Nicole
Krauss está considerada en Estados Unidos como una de las escritoras jóvenes
más relevantes de los últimos años. Obtuvo unas excelentes críticas con su
anterior novela, La historia del amor,
que se convirtió en un superventas. Está casada con el también escritor
Jonathan Safran Foer, de quien ya comenté aquí Tan fuerte, tan cerca.
En
su nuevo libro, La gran casa (que
quedó finalista del prestigioso National Book Award), un enorme escritorio que
tiene 19 cajones, uno de los cuales no puede abrirse, articula cuatro historias
de pérdida, de dolor, de soledad y frustración, y también de amor. Se trata de
cuatro historias con cuatro narradores diferentes, y no todas gozan de la misma
intensidad y emotividad. En realidad, el lector tiene que ir uniendo las piezas
que le hagan encajar las cuatro historias en una sola, lo cual posiblemente no
tenga especial relevancia. Hay relatos que consiguen atrapar al lector y otros
que puede que no lo hagan. Así Nadia, la primera narradora, una escritora que
parece encontrar en su trabajo el consuelo a todo lo que no tiene y que recibe
el escritorio (que parece haber pertenecido a Federico García Lorca) del poeta
chileno Daniel Varsky, puede llegar a irritar por su ensimismamiento, quizás
algo afectado y elitista, demasiado distante, a pesar de que al final se
transforme en un personaje casi patético, digno de compasión.
Leah
Weisz es la hermana de Yoav, a quienes conocemos a través de una estudiante que
entra en contacto con ellos. Su historia es atractiva, más la que cuenta de los
hermanos que la de ella misma en su relación con ellos.
Sin
embargo, hay dos personajes verdaderamente conmovedores. Uno de ellos es Aaron,
un anciano israelí que se dirige a su hijo de quien le separa una distancia
insalvable, pues en realidad nunca ha llegado a conocerlo. El desgarro de sus
palabras al tratar de hacer un último intento por comprenderlo y el sentimiento
de culpa lo convierten en un personaje turbador, intenso y cercano. Por otro lado está
Arthur, que proporciona una travesía hacia el final de la novela que la eleva
emocionalmente por su búsqueda de un secreto, un misterio, que ha perturbado su
vida conyugal: Lotte, su esposa, era una mujer hermética, cuya parcela de
privacidad Arthur siempre había respetado: “Era una obra de arte, su silencio.

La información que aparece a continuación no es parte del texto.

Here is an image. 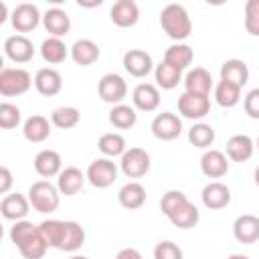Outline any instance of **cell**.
I'll use <instances>...</instances> for the list:
<instances>
[{
	"label": "cell",
	"mask_w": 259,
	"mask_h": 259,
	"mask_svg": "<svg viewBox=\"0 0 259 259\" xmlns=\"http://www.w3.org/2000/svg\"><path fill=\"white\" fill-rule=\"evenodd\" d=\"M40 233L49 247L65 253H75L85 245V229L75 221L47 219L40 225Z\"/></svg>",
	"instance_id": "cell-1"
},
{
	"label": "cell",
	"mask_w": 259,
	"mask_h": 259,
	"mask_svg": "<svg viewBox=\"0 0 259 259\" xmlns=\"http://www.w3.org/2000/svg\"><path fill=\"white\" fill-rule=\"evenodd\" d=\"M10 241L24 259H42L49 249V245L40 233V227L32 225L26 219L16 221L10 227Z\"/></svg>",
	"instance_id": "cell-2"
},
{
	"label": "cell",
	"mask_w": 259,
	"mask_h": 259,
	"mask_svg": "<svg viewBox=\"0 0 259 259\" xmlns=\"http://www.w3.org/2000/svg\"><path fill=\"white\" fill-rule=\"evenodd\" d=\"M160 26L174 42L186 40L192 32V20L182 4H166L160 12Z\"/></svg>",
	"instance_id": "cell-3"
},
{
	"label": "cell",
	"mask_w": 259,
	"mask_h": 259,
	"mask_svg": "<svg viewBox=\"0 0 259 259\" xmlns=\"http://www.w3.org/2000/svg\"><path fill=\"white\" fill-rule=\"evenodd\" d=\"M26 196L30 200V206L36 212H42V214L55 212L59 208V204H61V192H59L57 184H51L49 180H36V182H32Z\"/></svg>",
	"instance_id": "cell-4"
},
{
	"label": "cell",
	"mask_w": 259,
	"mask_h": 259,
	"mask_svg": "<svg viewBox=\"0 0 259 259\" xmlns=\"http://www.w3.org/2000/svg\"><path fill=\"white\" fill-rule=\"evenodd\" d=\"M32 83H34V79L30 77V73L26 69H20V67H4L0 71V93L4 97L24 95L30 89Z\"/></svg>",
	"instance_id": "cell-5"
},
{
	"label": "cell",
	"mask_w": 259,
	"mask_h": 259,
	"mask_svg": "<svg viewBox=\"0 0 259 259\" xmlns=\"http://www.w3.org/2000/svg\"><path fill=\"white\" fill-rule=\"evenodd\" d=\"M117 174L119 168L111 158H95L85 170L87 182L95 188H109L117 180Z\"/></svg>",
	"instance_id": "cell-6"
},
{
	"label": "cell",
	"mask_w": 259,
	"mask_h": 259,
	"mask_svg": "<svg viewBox=\"0 0 259 259\" xmlns=\"http://www.w3.org/2000/svg\"><path fill=\"white\" fill-rule=\"evenodd\" d=\"M152 158L144 148H127L119 158V170L127 178H142L150 172Z\"/></svg>",
	"instance_id": "cell-7"
},
{
	"label": "cell",
	"mask_w": 259,
	"mask_h": 259,
	"mask_svg": "<svg viewBox=\"0 0 259 259\" xmlns=\"http://www.w3.org/2000/svg\"><path fill=\"white\" fill-rule=\"evenodd\" d=\"M40 22H42V14L36 8V4L22 2V4L14 6V10L10 12V24L18 34L32 32Z\"/></svg>",
	"instance_id": "cell-8"
},
{
	"label": "cell",
	"mask_w": 259,
	"mask_h": 259,
	"mask_svg": "<svg viewBox=\"0 0 259 259\" xmlns=\"http://www.w3.org/2000/svg\"><path fill=\"white\" fill-rule=\"evenodd\" d=\"M97 93H99L101 101L119 105V103H123V99L127 95V83L117 73H105L97 83Z\"/></svg>",
	"instance_id": "cell-9"
},
{
	"label": "cell",
	"mask_w": 259,
	"mask_h": 259,
	"mask_svg": "<svg viewBox=\"0 0 259 259\" xmlns=\"http://www.w3.org/2000/svg\"><path fill=\"white\" fill-rule=\"evenodd\" d=\"M178 113L186 119L200 121L210 113V99L206 95H196V93H182L178 97Z\"/></svg>",
	"instance_id": "cell-10"
},
{
	"label": "cell",
	"mask_w": 259,
	"mask_h": 259,
	"mask_svg": "<svg viewBox=\"0 0 259 259\" xmlns=\"http://www.w3.org/2000/svg\"><path fill=\"white\" fill-rule=\"evenodd\" d=\"M150 130H152L156 140L172 142L182 134V119L172 111H162L152 119Z\"/></svg>",
	"instance_id": "cell-11"
},
{
	"label": "cell",
	"mask_w": 259,
	"mask_h": 259,
	"mask_svg": "<svg viewBox=\"0 0 259 259\" xmlns=\"http://www.w3.org/2000/svg\"><path fill=\"white\" fill-rule=\"evenodd\" d=\"M121 63H123V69L132 77H136V79H144V77H148L156 69V65L152 61V55L146 53V51H142V49H130V51H125Z\"/></svg>",
	"instance_id": "cell-12"
},
{
	"label": "cell",
	"mask_w": 259,
	"mask_h": 259,
	"mask_svg": "<svg viewBox=\"0 0 259 259\" xmlns=\"http://www.w3.org/2000/svg\"><path fill=\"white\" fill-rule=\"evenodd\" d=\"M4 55L12 63H28L34 57V45L26 34H10L4 40Z\"/></svg>",
	"instance_id": "cell-13"
},
{
	"label": "cell",
	"mask_w": 259,
	"mask_h": 259,
	"mask_svg": "<svg viewBox=\"0 0 259 259\" xmlns=\"http://www.w3.org/2000/svg\"><path fill=\"white\" fill-rule=\"evenodd\" d=\"M109 18L119 28H132L140 20V6L134 0H117L109 10Z\"/></svg>",
	"instance_id": "cell-14"
},
{
	"label": "cell",
	"mask_w": 259,
	"mask_h": 259,
	"mask_svg": "<svg viewBox=\"0 0 259 259\" xmlns=\"http://www.w3.org/2000/svg\"><path fill=\"white\" fill-rule=\"evenodd\" d=\"M132 103L138 111H156L160 107V89L154 83H140L132 91Z\"/></svg>",
	"instance_id": "cell-15"
},
{
	"label": "cell",
	"mask_w": 259,
	"mask_h": 259,
	"mask_svg": "<svg viewBox=\"0 0 259 259\" xmlns=\"http://www.w3.org/2000/svg\"><path fill=\"white\" fill-rule=\"evenodd\" d=\"M200 198H202V204L210 210H221L225 206L231 204V188L227 184H223L221 180H212L208 182L202 192H200Z\"/></svg>",
	"instance_id": "cell-16"
},
{
	"label": "cell",
	"mask_w": 259,
	"mask_h": 259,
	"mask_svg": "<svg viewBox=\"0 0 259 259\" xmlns=\"http://www.w3.org/2000/svg\"><path fill=\"white\" fill-rule=\"evenodd\" d=\"M28 210H30V200H28V196H24L20 192H10L0 202V212L6 221H14V223L24 221Z\"/></svg>",
	"instance_id": "cell-17"
},
{
	"label": "cell",
	"mask_w": 259,
	"mask_h": 259,
	"mask_svg": "<svg viewBox=\"0 0 259 259\" xmlns=\"http://www.w3.org/2000/svg\"><path fill=\"white\" fill-rule=\"evenodd\" d=\"M233 237L243 245H253L259 241V217L239 214L233 223Z\"/></svg>",
	"instance_id": "cell-18"
},
{
	"label": "cell",
	"mask_w": 259,
	"mask_h": 259,
	"mask_svg": "<svg viewBox=\"0 0 259 259\" xmlns=\"http://www.w3.org/2000/svg\"><path fill=\"white\" fill-rule=\"evenodd\" d=\"M200 172L206 178H223L229 172V158L221 150H206L200 156Z\"/></svg>",
	"instance_id": "cell-19"
},
{
	"label": "cell",
	"mask_w": 259,
	"mask_h": 259,
	"mask_svg": "<svg viewBox=\"0 0 259 259\" xmlns=\"http://www.w3.org/2000/svg\"><path fill=\"white\" fill-rule=\"evenodd\" d=\"M182 83H184V91L186 93H196V95H210V89H214V85H212V75L204 69V67H194V69H190L186 75H184V79H182Z\"/></svg>",
	"instance_id": "cell-20"
},
{
	"label": "cell",
	"mask_w": 259,
	"mask_h": 259,
	"mask_svg": "<svg viewBox=\"0 0 259 259\" xmlns=\"http://www.w3.org/2000/svg\"><path fill=\"white\" fill-rule=\"evenodd\" d=\"M51 125L53 123H51L49 117L34 113V115H30V117L24 119V123H22V136L30 144H42L51 136Z\"/></svg>",
	"instance_id": "cell-21"
},
{
	"label": "cell",
	"mask_w": 259,
	"mask_h": 259,
	"mask_svg": "<svg viewBox=\"0 0 259 259\" xmlns=\"http://www.w3.org/2000/svg\"><path fill=\"white\" fill-rule=\"evenodd\" d=\"M87 182V176L81 168L77 166H67L61 170V174L57 176V188L61 194L65 196H75Z\"/></svg>",
	"instance_id": "cell-22"
},
{
	"label": "cell",
	"mask_w": 259,
	"mask_h": 259,
	"mask_svg": "<svg viewBox=\"0 0 259 259\" xmlns=\"http://www.w3.org/2000/svg\"><path fill=\"white\" fill-rule=\"evenodd\" d=\"M42 26L49 32V36L63 38L71 30V16L63 8H49L42 14Z\"/></svg>",
	"instance_id": "cell-23"
},
{
	"label": "cell",
	"mask_w": 259,
	"mask_h": 259,
	"mask_svg": "<svg viewBox=\"0 0 259 259\" xmlns=\"http://www.w3.org/2000/svg\"><path fill=\"white\" fill-rule=\"evenodd\" d=\"M34 89L45 95V97H53L63 89V77L57 69L53 67H42L34 73Z\"/></svg>",
	"instance_id": "cell-24"
},
{
	"label": "cell",
	"mask_w": 259,
	"mask_h": 259,
	"mask_svg": "<svg viewBox=\"0 0 259 259\" xmlns=\"http://www.w3.org/2000/svg\"><path fill=\"white\" fill-rule=\"evenodd\" d=\"M34 170L38 176L42 178H53V176H59L61 170H63V160H61V154L57 150H40L36 156H34Z\"/></svg>",
	"instance_id": "cell-25"
},
{
	"label": "cell",
	"mask_w": 259,
	"mask_h": 259,
	"mask_svg": "<svg viewBox=\"0 0 259 259\" xmlns=\"http://www.w3.org/2000/svg\"><path fill=\"white\" fill-rule=\"evenodd\" d=\"M255 152V142L247 134H235L227 140V158L231 162H247Z\"/></svg>",
	"instance_id": "cell-26"
},
{
	"label": "cell",
	"mask_w": 259,
	"mask_h": 259,
	"mask_svg": "<svg viewBox=\"0 0 259 259\" xmlns=\"http://www.w3.org/2000/svg\"><path fill=\"white\" fill-rule=\"evenodd\" d=\"M99 57H101V49L91 38H79L71 45V59L81 67H89L97 63Z\"/></svg>",
	"instance_id": "cell-27"
},
{
	"label": "cell",
	"mask_w": 259,
	"mask_h": 259,
	"mask_svg": "<svg viewBox=\"0 0 259 259\" xmlns=\"http://www.w3.org/2000/svg\"><path fill=\"white\" fill-rule=\"evenodd\" d=\"M146 188L140 184V182H136V180H130V182H125L121 188H119V192H117V200H119V204L123 206V208H127V210H138V208H142L144 204H146Z\"/></svg>",
	"instance_id": "cell-28"
},
{
	"label": "cell",
	"mask_w": 259,
	"mask_h": 259,
	"mask_svg": "<svg viewBox=\"0 0 259 259\" xmlns=\"http://www.w3.org/2000/svg\"><path fill=\"white\" fill-rule=\"evenodd\" d=\"M221 79L243 89V85L249 81V67H247V63L243 59H227L221 65Z\"/></svg>",
	"instance_id": "cell-29"
},
{
	"label": "cell",
	"mask_w": 259,
	"mask_h": 259,
	"mask_svg": "<svg viewBox=\"0 0 259 259\" xmlns=\"http://www.w3.org/2000/svg\"><path fill=\"white\" fill-rule=\"evenodd\" d=\"M71 55V49L63 42V38H57V36H49L40 42V57L45 63L49 65H59L63 63L67 57Z\"/></svg>",
	"instance_id": "cell-30"
},
{
	"label": "cell",
	"mask_w": 259,
	"mask_h": 259,
	"mask_svg": "<svg viewBox=\"0 0 259 259\" xmlns=\"http://www.w3.org/2000/svg\"><path fill=\"white\" fill-rule=\"evenodd\" d=\"M192 59H194V51H192V47H188L186 42H174V45H170V47L166 49V53H164V63L172 65V67L178 69V71L188 69V65L192 63Z\"/></svg>",
	"instance_id": "cell-31"
},
{
	"label": "cell",
	"mask_w": 259,
	"mask_h": 259,
	"mask_svg": "<svg viewBox=\"0 0 259 259\" xmlns=\"http://www.w3.org/2000/svg\"><path fill=\"white\" fill-rule=\"evenodd\" d=\"M107 119H109V123L115 130H132L138 123V113H136V107L134 105L119 103V105H113L111 107Z\"/></svg>",
	"instance_id": "cell-32"
},
{
	"label": "cell",
	"mask_w": 259,
	"mask_h": 259,
	"mask_svg": "<svg viewBox=\"0 0 259 259\" xmlns=\"http://www.w3.org/2000/svg\"><path fill=\"white\" fill-rule=\"evenodd\" d=\"M168 221H170L176 229L188 231V229H192V227L198 225V221H200V212H198V208H196L190 200H186L180 208H176V210L168 217Z\"/></svg>",
	"instance_id": "cell-33"
},
{
	"label": "cell",
	"mask_w": 259,
	"mask_h": 259,
	"mask_svg": "<svg viewBox=\"0 0 259 259\" xmlns=\"http://www.w3.org/2000/svg\"><path fill=\"white\" fill-rule=\"evenodd\" d=\"M154 79H156V87L158 89H164V91H172L178 87V83L182 81V71L174 69L172 65L168 63H160L156 65L154 69Z\"/></svg>",
	"instance_id": "cell-34"
},
{
	"label": "cell",
	"mask_w": 259,
	"mask_h": 259,
	"mask_svg": "<svg viewBox=\"0 0 259 259\" xmlns=\"http://www.w3.org/2000/svg\"><path fill=\"white\" fill-rule=\"evenodd\" d=\"M97 148H99V152L103 154V158H121L123 156V152L127 150L125 148V138L121 136V134H117V132H107V134H103L101 138H99V142H97Z\"/></svg>",
	"instance_id": "cell-35"
},
{
	"label": "cell",
	"mask_w": 259,
	"mask_h": 259,
	"mask_svg": "<svg viewBox=\"0 0 259 259\" xmlns=\"http://www.w3.org/2000/svg\"><path fill=\"white\" fill-rule=\"evenodd\" d=\"M214 138H217L214 127L210 123H204V121H196L188 130V142L194 148H200V150H208L214 144Z\"/></svg>",
	"instance_id": "cell-36"
},
{
	"label": "cell",
	"mask_w": 259,
	"mask_h": 259,
	"mask_svg": "<svg viewBox=\"0 0 259 259\" xmlns=\"http://www.w3.org/2000/svg\"><path fill=\"white\" fill-rule=\"evenodd\" d=\"M212 91H214V101L221 107H225V109H231V107H235L241 101V87H237V85H233L229 81H223L221 79L214 85Z\"/></svg>",
	"instance_id": "cell-37"
},
{
	"label": "cell",
	"mask_w": 259,
	"mask_h": 259,
	"mask_svg": "<svg viewBox=\"0 0 259 259\" xmlns=\"http://www.w3.org/2000/svg\"><path fill=\"white\" fill-rule=\"evenodd\" d=\"M81 121V113L73 105H61L51 111V123L59 130H71Z\"/></svg>",
	"instance_id": "cell-38"
},
{
	"label": "cell",
	"mask_w": 259,
	"mask_h": 259,
	"mask_svg": "<svg viewBox=\"0 0 259 259\" xmlns=\"http://www.w3.org/2000/svg\"><path fill=\"white\" fill-rule=\"evenodd\" d=\"M20 121H22L20 107L10 103V101H2L0 103V127L2 130H14L20 125Z\"/></svg>",
	"instance_id": "cell-39"
},
{
	"label": "cell",
	"mask_w": 259,
	"mask_h": 259,
	"mask_svg": "<svg viewBox=\"0 0 259 259\" xmlns=\"http://www.w3.org/2000/svg\"><path fill=\"white\" fill-rule=\"evenodd\" d=\"M186 200H188V198H186V194H184L182 190H168V192H164L162 198H160V210H162V214L168 219V217H170L176 208H180Z\"/></svg>",
	"instance_id": "cell-40"
},
{
	"label": "cell",
	"mask_w": 259,
	"mask_h": 259,
	"mask_svg": "<svg viewBox=\"0 0 259 259\" xmlns=\"http://www.w3.org/2000/svg\"><path fill=\"white\" fill-rule=\"evenodd\" d=\"M245 30L251 36H259V0H247L245 2Z\"/></svg>",
	"instance_id": "cell-41"
},
{
	"label": "cell",
	"mask_w": 259,
	"mask_h": 259,
	"mask_svg": "<svg viewBox=\"0 0 259 259\" xmlns=\"http://www.w3.org/2000/svg\"><path fill=\"white\" fill-rule=\"evenodd\" d=\"M154 259H184L182 249L172 241H160L154 247Z\"/></svg>",
	"instance_id": "cell-42"
},
{
	"label": "cell",
	"mask_w": 259,
	"mask_h": 259,
	"mask_svg": "<svg viewBox=\"0 0 259 259\" xmlns=\"http://www.w3.org/2000/svg\"><path fill=\"white\" fill-rule=\"evenodd\" d=\"M243 109L251 119H259V87L251 89L243 99Z\"/></svg>",
	"instance_id": "cell-43"
},
{
	"label": "cell",
	"mask_w": 259,
	"mask_h": 259,
	"mask_svg": "<svg viewBox=\"0 0 259 259\" xmlns=\"http://www.w3.org/2000/svg\"><path fill=\"white\" fill-rule=\"evenodd\" d=\"M10 188H12V172L2 166L0 168V194H10Z\"/></svg>",
	"instance_id": "cell-44"
},
{
	"label": "cell",
	"mask_w": 259,
	"mask_h": 259,
	"mask_svg": "<svg viewBox=\"0 0 259 259\" xmlns=\"http://www.w3.org/2000/svg\"><path fill=\"white\" fill-rule=\"evenodd\" d=\"M113 259H144V257H142V253H140L138 249H134V247H125V249H121Z\"/></svg>",
	"instance_id": "cell-45"
},
{
	"label": "cell",
	"mask_w": 259,
	"mask_h": 259,
	"mask_svg": "<svg viewBox=\"0 0 259 259\" xmlns=\"http://www.w3.org/2000/svg\"><path fill=\"white\" fill-rule=\"evenodd\" d=\"M8 18V8H6V2H0V24Z\"/></svg>",
	"instance_id": "cell-46"
},
{
	"label": "cell",
	"mask_w": 259,
	"mask_h": 259,
	"mask_svg": "<svg viewBox=\"0 0 259 259\" xmlns=\"http://www.w3.org/2000/svg\"><path fill=\"white\" fill-rule=\"evenodd\" d=\"M227 259H249L247 255H241V253H233V255H229Z\"/></svg>",
	"instance_id": "cell-47"
},
{
	"label": "cell",
	"mask_w": 259,
	"mask_h": 259,
	"mask_svg": "<svg viewBox=\"0 0 259 259\" xmlns=\"http://www.w3.org/2000/svg\"><path fill=\"white\" fill-rule=\"evenodd\" d=\"M253 178H255V184L259 186V166L255 168V172H253Z\"/></svg>",
	"instance_id": "cell-48"
},
{
	"label": "cell",
	"mask_w": 259,
	"mask_h": 259,
	"mask_svg": "<svg viewBox=\"0 0 259 259\" xmlns=\"http://www.w3.org/2000/svg\"><path fill=\"white\" fill-rule=\"evenodd\" d=\"M69 259H89V257H85V255H71Z\"/></svg>",
	"instance_id": "cell-49"
},
{
	"label": "cell",
	"mask_w": 259,
	"mask_h": 259,
	"mask_svg": "<svg viewBox=\"0 0 259 259\" xmlns=\"http://www.w3.org/2000/svg\"><path fill=\"white\" fill-rule=\"evenodd\" d=\"M255 148H257V150H259V138H257V142H255Z\"/></svg>",
	"instance_id": "cell-50"
}]
</instances>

Y me disponía a destruirlo”. Al acercarse a su objetivo se replantea toda su
vida y llega a conclusiones, de nuevo enfangándose en la culpabilidad, para
llegar a asegurar que “Mi amor por ella era un fracaso de la imaginación”.
Por todo ello, la sensación
que queda al final de la lectura de La
gran casa es de relativa satisfacción. Realmente placentera en algunos
momentos y no tanto en otros, pues en algunas partes se hace fatigosa, si bien
los buenos son ciertamente deleitosos.